Most Common Advice is Ineffective

ADVICE FOR TRADERS“Plan the trade, and trade the plan!” is perhaps the most common advice given to traders. As far as advice goes, it’s well meaning, but unfortunately falls well short of addressing the problem most traders actually face. 

Looking at the advice, it has two parts. The first part says you need a plan. No argument there. But the second part, about executing the plan, that’s where the problems appear. Why?

The two parts to the advice ‘plan the trade’ and the ‘trade the plan’ require two very different skill sets. Without understanding the different skills required, it’s highly likely that you will continue to regularly veer from your plan.

Here’s the disconnect. Planning the trade depends on your intellect. And most of the time, the development of the plan does not occur in the heat of battle.  It’s relatively easily to let your intellect guide you, to be the primary driver when you’re not in the heat of battle. But in the heat of battle, when we have to decide right now whether to enter or exit, an entirely different situation occurs.

At the time of execution, no longer are we cool, calm, and collected. Now, a whole slew of things enters the picture – and many of these things are subconscious to a degree.
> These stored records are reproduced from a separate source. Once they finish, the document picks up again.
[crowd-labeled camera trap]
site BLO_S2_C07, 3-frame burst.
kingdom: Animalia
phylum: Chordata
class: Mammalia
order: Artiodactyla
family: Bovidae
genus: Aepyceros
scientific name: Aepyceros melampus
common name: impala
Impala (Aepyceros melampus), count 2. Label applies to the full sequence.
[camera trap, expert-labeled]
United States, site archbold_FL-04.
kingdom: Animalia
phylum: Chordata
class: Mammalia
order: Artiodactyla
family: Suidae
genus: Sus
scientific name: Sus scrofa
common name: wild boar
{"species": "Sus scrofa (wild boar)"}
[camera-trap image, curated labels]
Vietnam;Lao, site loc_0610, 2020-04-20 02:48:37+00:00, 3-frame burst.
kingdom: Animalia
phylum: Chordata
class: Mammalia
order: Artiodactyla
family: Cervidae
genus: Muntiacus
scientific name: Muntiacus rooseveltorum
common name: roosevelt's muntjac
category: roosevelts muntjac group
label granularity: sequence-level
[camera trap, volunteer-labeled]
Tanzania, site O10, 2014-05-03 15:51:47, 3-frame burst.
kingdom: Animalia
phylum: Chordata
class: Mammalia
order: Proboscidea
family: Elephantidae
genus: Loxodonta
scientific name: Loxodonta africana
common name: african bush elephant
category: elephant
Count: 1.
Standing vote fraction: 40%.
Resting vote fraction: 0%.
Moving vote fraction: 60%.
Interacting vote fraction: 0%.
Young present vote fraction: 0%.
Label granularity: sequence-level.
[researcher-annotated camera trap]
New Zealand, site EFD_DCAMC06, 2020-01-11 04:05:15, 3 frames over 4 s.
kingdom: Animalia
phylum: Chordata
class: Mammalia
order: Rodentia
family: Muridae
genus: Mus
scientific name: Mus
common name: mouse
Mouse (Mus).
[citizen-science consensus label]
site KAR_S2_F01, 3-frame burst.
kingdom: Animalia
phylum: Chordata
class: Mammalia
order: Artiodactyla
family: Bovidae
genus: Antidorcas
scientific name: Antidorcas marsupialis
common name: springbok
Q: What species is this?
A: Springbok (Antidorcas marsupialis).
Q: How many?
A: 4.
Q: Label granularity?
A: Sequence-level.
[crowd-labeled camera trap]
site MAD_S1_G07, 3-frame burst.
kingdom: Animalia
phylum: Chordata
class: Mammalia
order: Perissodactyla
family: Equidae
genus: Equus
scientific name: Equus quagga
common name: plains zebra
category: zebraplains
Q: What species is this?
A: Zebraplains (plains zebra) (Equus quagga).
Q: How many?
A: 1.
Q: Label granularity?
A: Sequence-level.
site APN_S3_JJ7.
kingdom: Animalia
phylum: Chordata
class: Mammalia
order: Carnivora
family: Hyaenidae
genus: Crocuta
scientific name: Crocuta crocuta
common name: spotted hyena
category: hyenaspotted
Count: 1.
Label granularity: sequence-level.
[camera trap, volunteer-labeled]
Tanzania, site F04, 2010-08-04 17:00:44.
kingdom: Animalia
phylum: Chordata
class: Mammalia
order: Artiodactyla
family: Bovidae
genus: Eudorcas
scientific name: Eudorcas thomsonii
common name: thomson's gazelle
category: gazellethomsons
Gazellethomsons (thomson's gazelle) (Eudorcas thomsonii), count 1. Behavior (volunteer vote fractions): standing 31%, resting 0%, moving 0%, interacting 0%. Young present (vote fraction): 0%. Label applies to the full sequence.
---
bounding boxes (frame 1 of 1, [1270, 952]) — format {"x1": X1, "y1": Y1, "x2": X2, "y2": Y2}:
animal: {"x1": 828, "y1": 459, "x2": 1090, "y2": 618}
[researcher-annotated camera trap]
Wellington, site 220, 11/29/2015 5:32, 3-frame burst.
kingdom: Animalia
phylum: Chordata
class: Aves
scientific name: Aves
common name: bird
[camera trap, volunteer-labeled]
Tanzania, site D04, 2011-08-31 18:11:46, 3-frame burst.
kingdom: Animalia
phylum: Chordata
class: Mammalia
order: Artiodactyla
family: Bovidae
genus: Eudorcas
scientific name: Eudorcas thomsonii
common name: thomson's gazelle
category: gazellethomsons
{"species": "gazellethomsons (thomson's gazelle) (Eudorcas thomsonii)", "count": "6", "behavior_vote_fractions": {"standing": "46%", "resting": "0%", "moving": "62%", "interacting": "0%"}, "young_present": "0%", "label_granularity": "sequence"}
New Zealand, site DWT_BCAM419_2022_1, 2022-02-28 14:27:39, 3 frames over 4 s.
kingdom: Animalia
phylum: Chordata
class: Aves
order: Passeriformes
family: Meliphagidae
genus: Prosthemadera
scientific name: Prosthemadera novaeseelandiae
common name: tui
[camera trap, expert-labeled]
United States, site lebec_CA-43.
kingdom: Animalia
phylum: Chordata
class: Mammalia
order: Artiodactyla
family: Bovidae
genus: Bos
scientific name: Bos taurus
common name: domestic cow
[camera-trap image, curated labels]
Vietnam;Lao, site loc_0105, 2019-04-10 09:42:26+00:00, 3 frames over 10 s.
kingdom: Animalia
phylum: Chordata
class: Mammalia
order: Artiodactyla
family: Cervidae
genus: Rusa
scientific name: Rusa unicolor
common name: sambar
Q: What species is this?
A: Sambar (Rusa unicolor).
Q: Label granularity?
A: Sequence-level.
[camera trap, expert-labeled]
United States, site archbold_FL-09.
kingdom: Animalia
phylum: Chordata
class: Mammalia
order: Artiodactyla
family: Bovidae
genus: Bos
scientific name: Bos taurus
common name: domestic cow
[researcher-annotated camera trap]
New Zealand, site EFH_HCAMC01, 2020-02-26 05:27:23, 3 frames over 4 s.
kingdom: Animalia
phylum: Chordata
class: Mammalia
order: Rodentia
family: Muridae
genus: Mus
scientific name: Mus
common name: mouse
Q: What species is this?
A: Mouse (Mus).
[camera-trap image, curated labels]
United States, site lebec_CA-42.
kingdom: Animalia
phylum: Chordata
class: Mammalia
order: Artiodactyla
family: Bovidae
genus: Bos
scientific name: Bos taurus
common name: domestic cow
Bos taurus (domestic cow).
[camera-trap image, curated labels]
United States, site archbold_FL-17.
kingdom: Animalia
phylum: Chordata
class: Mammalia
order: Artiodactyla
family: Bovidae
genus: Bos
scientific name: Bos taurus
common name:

Our feelings about our P&L, our feelings about our performance, or concerns about how we appear in the eyes of others, etc.

And no matter how smart you are, how much you believe you are not an ‘emotional person’, modern brain science is telling us emotions, including subconscious emotions, are very much a part of our decision making that leads to actions whether we realize it or not. Viewed this way, you can see why the typical advice to ‘plan the trade and trade the plan’ may be well intentioned, but ineffective.

Perhaps to make matters worse, the advice typically offered to help traders stick to their plan is to be ‘more patient’, or ‘more disciplined’. But no one tells you how to become more patient or more disciplined.